◆ **ZU PRÜFENDER TEXT**:
►

Bombendrohung im ICE löst Debatte über strengere Bahn-Sicherheit aus
Eine Bombendrohung in einem ICE-Zug in Nordrhein-Westfalen hat die Forderungen nach verschärften Sicherheitsmaßnahmen auf Deutschlands Schienennetz neu entfacht. Mindestens zwölf Menschen erlitten leichte Verletzungen, nachdem ein Mann Sprengkörper gezündet und einen Anschlag angedroht hatte. Nun drängen Politiker auf strengere Kontrollen, um künftige Vorfälle zu verhindern.
Der Vorfall ereignete sich am Donnerstag, als ein Fahrgast an Bord des Hochgeschwindigkeitszugs Sprengsätze auslöste. Die Behörden reagierten schnell, doch die Störung hat Bedenken hinsichtlich der Sicherheit im Netz der Deutschen Bahn verstärkt.
Im Januar hatten das Unternehmen und die Bundesländer einen Notfallplan vereinbart, um die Sicherheit und Sauberkeit zu verbessern. Dazu gehörten mehr Streifen und eine bessere Videoüberwachung an Bahnhöfen. Doch Stephan Stracke, stellvertretender Vorsitzender der CDU/CSU-Bundestagsfraktion, hält diese Maßnahmen für unzureichend.

◄

◆ **ARBEITSAUFTRAG 1**:
Bearbeite den Bericht über die Bombendrohung. Gib ihn ab den Worten „Bombendrohung im ICE“ bis einschließlich „Deutschen Bahn verstärkt.“ wieder und setze dabei „Freitag“ an die Stelle von „Donnerstag“.
◆ **ARBEITSAUFTRAG 2**:
Prüfe anhand des Berichts über die Bombendrohung, ob die folgenden Aussagen zutreffen. (a) Mindestens zwölf Menschen wurden schwer verletzt. (b) Zum Notfallplan gehörten mehr Streifen. (c) Stephan Stracke hält die vereinbarten Maßnahmen für ausreichend.
Die Einträge stehen in keinem Zusammenhang mit dem Bericht.

◆ **ENTNOMMENE EINTRÄGE**:
►

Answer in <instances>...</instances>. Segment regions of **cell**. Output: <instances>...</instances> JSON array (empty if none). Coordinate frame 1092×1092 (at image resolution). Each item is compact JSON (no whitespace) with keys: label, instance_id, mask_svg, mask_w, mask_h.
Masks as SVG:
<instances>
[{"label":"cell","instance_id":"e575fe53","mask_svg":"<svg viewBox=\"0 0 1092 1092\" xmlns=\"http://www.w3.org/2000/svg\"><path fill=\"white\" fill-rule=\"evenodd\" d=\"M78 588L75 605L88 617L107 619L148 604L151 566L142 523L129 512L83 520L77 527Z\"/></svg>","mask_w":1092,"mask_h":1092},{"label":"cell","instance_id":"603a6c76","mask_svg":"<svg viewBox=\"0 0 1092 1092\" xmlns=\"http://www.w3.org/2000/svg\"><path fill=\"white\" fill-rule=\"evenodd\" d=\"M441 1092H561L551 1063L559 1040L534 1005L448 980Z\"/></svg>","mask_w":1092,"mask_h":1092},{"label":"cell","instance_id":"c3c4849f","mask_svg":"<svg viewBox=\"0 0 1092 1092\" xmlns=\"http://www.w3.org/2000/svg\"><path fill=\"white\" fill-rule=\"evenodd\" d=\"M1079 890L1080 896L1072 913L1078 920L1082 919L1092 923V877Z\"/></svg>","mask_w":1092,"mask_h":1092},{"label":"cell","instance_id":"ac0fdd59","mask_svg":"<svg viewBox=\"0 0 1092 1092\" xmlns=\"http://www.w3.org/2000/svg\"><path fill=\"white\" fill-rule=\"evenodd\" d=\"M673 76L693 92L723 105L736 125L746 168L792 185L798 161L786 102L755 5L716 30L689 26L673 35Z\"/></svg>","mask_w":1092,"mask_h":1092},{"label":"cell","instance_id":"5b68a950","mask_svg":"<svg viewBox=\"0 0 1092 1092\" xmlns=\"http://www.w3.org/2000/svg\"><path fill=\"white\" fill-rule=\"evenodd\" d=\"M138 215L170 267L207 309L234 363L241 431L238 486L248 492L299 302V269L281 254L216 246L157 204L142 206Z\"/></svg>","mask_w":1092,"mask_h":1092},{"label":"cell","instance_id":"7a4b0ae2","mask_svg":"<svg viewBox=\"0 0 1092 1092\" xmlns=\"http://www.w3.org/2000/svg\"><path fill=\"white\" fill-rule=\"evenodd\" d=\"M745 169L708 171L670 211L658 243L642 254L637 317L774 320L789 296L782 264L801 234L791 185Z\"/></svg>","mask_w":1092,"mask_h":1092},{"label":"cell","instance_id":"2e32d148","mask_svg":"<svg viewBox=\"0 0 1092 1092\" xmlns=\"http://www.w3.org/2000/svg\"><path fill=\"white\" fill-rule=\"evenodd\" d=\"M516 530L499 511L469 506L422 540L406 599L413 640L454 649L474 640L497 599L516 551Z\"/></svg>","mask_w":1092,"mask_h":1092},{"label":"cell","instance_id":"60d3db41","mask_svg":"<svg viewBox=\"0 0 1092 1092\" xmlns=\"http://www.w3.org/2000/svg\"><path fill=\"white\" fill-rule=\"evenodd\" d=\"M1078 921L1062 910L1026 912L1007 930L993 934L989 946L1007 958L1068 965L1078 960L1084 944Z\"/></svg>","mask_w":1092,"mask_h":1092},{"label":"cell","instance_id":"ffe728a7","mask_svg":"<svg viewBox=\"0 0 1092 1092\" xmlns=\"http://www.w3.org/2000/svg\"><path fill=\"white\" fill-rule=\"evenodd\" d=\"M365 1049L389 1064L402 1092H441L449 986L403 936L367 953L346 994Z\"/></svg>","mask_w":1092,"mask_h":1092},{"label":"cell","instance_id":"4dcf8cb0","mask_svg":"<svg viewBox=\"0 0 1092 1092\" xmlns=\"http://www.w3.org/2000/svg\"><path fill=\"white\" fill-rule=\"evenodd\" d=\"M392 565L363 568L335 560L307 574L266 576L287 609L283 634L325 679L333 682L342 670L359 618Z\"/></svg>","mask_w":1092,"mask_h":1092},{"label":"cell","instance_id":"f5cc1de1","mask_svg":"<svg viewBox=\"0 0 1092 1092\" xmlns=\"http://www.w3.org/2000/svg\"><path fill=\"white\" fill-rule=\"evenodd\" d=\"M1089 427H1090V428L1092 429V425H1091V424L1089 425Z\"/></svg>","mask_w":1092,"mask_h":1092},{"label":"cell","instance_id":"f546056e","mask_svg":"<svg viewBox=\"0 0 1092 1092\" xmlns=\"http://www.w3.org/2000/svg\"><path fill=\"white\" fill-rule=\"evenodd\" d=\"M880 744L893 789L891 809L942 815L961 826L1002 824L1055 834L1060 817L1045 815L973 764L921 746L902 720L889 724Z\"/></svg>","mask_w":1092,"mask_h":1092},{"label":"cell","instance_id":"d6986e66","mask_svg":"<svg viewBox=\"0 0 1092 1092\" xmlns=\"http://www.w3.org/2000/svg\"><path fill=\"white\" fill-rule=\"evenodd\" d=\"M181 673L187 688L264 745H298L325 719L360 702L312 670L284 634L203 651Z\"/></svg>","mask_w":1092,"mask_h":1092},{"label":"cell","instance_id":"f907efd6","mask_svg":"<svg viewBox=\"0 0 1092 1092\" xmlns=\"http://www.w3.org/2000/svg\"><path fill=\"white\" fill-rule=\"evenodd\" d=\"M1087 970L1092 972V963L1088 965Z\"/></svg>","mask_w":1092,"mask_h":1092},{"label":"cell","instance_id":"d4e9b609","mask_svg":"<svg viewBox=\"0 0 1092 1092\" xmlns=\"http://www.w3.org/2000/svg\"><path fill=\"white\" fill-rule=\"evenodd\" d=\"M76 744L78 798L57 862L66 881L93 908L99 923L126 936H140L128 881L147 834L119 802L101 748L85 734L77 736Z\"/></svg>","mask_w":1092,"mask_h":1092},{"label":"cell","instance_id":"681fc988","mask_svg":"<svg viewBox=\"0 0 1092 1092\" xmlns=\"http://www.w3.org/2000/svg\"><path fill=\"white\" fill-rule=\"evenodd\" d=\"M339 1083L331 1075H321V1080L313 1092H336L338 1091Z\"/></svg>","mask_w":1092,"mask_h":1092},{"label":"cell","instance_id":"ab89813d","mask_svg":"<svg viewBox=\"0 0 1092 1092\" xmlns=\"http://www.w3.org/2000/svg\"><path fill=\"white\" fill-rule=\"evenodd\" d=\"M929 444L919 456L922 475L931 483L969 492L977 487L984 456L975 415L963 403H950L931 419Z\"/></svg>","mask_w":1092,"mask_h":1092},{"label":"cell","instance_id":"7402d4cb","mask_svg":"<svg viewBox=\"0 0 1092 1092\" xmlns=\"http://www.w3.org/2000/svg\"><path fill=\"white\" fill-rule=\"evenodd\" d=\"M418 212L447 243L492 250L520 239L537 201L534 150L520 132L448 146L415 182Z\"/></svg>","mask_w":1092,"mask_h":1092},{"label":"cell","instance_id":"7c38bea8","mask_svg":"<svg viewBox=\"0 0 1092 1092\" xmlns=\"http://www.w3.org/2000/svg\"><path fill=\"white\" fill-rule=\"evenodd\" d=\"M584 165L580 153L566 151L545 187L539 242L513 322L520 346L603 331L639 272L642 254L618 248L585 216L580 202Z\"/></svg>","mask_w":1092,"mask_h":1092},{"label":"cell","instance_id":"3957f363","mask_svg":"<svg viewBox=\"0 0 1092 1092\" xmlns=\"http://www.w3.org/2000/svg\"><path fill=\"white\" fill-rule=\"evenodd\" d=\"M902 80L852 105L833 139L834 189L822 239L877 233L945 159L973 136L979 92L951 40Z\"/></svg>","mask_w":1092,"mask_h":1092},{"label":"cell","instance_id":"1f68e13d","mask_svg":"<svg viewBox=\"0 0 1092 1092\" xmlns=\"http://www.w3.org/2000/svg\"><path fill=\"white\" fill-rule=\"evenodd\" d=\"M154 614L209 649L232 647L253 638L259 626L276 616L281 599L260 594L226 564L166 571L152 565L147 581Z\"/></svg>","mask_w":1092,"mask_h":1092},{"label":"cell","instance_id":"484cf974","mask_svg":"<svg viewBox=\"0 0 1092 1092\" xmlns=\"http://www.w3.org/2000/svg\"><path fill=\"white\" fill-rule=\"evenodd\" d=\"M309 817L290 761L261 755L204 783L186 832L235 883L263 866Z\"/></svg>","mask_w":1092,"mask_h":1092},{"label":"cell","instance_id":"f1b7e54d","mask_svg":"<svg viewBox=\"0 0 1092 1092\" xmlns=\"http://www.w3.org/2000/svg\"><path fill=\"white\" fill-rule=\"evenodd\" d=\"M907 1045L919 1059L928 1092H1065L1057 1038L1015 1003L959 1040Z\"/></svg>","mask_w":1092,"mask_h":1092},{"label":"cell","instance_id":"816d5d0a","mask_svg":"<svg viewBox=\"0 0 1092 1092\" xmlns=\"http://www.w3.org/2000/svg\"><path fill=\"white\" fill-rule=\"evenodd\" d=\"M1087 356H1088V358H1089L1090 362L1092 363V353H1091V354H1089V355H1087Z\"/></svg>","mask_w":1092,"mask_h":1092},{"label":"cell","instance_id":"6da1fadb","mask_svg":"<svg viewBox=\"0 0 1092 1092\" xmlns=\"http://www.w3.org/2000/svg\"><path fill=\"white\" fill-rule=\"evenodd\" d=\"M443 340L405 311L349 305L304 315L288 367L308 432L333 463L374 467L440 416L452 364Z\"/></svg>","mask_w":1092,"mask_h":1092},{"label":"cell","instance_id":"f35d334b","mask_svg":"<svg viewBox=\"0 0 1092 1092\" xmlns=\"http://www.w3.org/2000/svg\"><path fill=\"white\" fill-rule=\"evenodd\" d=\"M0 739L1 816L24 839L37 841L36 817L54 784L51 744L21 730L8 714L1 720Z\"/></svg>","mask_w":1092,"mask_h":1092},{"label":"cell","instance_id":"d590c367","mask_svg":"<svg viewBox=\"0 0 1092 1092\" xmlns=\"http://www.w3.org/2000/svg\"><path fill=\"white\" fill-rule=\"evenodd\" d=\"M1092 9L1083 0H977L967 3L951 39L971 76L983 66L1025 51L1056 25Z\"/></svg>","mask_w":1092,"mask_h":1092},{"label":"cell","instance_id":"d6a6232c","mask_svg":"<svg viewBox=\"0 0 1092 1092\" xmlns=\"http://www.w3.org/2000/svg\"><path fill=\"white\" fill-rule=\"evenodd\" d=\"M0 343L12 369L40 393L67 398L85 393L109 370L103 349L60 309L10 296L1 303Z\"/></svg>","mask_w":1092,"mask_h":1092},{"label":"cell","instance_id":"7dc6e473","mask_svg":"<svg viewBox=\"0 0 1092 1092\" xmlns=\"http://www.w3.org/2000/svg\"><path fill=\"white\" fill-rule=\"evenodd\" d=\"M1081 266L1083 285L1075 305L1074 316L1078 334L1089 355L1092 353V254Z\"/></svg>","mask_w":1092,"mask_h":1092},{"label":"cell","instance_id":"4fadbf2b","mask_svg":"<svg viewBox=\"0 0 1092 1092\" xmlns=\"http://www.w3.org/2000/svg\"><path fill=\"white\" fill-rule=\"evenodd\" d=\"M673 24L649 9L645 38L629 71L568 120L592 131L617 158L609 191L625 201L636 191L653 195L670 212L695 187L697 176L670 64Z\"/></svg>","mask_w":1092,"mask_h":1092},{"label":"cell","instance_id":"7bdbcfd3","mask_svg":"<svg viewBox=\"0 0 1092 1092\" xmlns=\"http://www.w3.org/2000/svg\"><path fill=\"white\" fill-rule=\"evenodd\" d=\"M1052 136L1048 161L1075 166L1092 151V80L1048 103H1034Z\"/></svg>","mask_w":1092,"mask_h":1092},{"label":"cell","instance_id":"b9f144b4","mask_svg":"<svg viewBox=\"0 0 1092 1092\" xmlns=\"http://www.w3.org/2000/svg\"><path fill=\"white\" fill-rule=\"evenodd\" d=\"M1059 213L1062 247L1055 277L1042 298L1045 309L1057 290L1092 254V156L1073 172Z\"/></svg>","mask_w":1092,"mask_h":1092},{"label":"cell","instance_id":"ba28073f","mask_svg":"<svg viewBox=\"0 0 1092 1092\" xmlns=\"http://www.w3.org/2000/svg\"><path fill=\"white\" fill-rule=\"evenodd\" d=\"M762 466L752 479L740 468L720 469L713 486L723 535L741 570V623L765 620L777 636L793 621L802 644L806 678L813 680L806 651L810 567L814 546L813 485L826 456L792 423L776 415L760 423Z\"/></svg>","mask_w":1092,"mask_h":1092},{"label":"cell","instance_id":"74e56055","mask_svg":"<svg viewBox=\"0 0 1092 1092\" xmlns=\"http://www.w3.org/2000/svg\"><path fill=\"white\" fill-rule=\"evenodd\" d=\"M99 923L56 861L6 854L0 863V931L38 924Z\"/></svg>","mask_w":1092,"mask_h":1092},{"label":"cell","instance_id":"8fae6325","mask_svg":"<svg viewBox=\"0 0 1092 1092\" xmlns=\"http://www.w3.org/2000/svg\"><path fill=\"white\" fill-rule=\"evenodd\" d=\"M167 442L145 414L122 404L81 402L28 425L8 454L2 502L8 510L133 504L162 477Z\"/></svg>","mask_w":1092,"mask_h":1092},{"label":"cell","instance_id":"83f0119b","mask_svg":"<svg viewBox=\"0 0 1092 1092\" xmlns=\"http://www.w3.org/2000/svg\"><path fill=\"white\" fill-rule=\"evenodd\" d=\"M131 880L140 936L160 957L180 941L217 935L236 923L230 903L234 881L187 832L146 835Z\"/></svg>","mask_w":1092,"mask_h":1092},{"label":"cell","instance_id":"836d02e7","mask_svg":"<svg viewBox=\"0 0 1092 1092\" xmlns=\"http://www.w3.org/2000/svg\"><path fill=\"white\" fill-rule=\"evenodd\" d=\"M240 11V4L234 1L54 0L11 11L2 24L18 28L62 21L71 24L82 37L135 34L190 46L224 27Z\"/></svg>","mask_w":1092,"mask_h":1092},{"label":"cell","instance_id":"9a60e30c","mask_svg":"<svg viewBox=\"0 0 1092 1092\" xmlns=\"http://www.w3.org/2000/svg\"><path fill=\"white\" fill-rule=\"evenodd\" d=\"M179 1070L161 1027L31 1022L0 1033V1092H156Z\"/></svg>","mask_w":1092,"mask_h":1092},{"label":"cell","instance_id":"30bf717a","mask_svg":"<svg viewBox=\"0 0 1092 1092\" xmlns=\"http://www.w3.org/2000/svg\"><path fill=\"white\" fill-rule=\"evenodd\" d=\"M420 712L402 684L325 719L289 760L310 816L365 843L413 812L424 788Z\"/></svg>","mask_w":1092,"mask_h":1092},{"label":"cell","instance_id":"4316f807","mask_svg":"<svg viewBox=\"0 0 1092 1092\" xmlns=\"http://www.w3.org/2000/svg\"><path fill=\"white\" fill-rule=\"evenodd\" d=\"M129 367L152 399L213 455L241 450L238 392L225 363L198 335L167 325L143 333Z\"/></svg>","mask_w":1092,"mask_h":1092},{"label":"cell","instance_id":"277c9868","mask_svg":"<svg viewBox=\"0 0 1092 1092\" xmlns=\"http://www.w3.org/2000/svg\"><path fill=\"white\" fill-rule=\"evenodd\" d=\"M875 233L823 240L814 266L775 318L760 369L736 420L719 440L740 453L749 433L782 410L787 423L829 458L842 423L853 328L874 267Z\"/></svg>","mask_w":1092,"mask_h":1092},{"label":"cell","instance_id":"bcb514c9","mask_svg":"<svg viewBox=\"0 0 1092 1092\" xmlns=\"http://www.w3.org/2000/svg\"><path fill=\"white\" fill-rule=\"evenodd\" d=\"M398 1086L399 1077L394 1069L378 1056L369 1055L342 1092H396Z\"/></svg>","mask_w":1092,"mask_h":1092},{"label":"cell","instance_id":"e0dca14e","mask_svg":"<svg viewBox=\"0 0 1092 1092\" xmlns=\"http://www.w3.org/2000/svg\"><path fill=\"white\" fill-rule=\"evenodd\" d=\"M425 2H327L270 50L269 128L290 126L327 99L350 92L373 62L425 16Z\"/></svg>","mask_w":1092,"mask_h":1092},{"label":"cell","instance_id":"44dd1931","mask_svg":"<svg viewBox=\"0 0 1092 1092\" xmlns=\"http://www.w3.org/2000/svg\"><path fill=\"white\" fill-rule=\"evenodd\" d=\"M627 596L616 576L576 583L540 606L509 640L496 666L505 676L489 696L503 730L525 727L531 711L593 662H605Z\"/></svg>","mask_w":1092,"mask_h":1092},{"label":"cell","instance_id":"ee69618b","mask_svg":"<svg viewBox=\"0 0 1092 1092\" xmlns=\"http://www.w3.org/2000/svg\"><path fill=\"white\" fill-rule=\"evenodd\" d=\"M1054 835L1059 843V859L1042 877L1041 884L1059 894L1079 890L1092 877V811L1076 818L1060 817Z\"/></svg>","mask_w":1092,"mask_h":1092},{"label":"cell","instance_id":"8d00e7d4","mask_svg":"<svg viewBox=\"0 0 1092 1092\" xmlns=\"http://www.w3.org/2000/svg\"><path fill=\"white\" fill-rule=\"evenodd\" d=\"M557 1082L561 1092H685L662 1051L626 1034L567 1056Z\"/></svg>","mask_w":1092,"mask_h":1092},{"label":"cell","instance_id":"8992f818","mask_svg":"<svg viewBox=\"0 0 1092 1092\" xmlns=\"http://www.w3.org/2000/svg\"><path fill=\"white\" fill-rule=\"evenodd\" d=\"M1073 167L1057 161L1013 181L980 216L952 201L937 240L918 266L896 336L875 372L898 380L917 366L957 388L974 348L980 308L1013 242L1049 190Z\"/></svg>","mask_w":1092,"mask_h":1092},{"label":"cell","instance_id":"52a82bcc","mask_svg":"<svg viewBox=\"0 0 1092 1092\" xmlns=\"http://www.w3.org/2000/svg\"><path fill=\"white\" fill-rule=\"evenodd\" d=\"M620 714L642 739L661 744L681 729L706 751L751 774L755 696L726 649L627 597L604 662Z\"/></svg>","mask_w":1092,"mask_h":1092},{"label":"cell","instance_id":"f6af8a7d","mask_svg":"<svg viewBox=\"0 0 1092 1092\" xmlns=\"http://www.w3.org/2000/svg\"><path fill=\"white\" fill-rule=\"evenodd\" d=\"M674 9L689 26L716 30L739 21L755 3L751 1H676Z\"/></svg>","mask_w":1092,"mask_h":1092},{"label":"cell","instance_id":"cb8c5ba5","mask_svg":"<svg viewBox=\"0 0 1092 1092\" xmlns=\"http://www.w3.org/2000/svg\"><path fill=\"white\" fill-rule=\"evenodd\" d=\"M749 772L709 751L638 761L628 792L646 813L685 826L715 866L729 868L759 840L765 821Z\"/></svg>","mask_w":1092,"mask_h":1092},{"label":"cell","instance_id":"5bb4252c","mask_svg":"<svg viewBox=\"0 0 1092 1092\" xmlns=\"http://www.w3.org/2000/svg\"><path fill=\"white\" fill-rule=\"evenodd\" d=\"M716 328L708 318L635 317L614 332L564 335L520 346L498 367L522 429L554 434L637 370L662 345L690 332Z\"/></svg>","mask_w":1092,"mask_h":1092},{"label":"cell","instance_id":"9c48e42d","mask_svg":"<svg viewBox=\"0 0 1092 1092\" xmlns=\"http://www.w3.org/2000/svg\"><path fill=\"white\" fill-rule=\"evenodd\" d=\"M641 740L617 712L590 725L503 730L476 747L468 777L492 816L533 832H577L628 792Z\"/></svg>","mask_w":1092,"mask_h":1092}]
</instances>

◄

◆ **LÖSUNG 1**:
Bombendrohung im ICE löst Debatte über strengere Bahn-Sicherheit aus
Eine Bombendrohung in einem ICE-Zug in Nordrhein-Westfalen hat die Forderungen nach verschärften Sicherheitsmaßnahmen auf Deutschlands Schienennetz neu entfacht. Mindestens zwölf Menschen erlitten leichte Verletzungen, nachdem ein Mann Sprengkörper gezündet und einen Anschlag angedroht hatte. Nun drängen Politiker auf strengere Kontrollen, um künftige Vorfälle zu verhindern.
Der Vorfall ereignete sich am Freitag, als ein Fahrgast an Bord des Hochgeschwindigkeitszugs Sprengsätze auslöste. Die Behörden reagierten schnell, doch die Störung hat Bedenken hinsichtlich der Sicherheit im Netz der Deutschen Bahn verstärkt.

◆ **LÖSUNG 2**:
(a) Nein: „Mindestens zwölf Menschen erlitten leichte Verletzungen“
(b) Ja: „Dazu gehörten mehr Streifen und eine bessere Videoüberwachung an Bahnhöfen.“
(c) Nein: „hält diese Maßnahmen für unzureichend“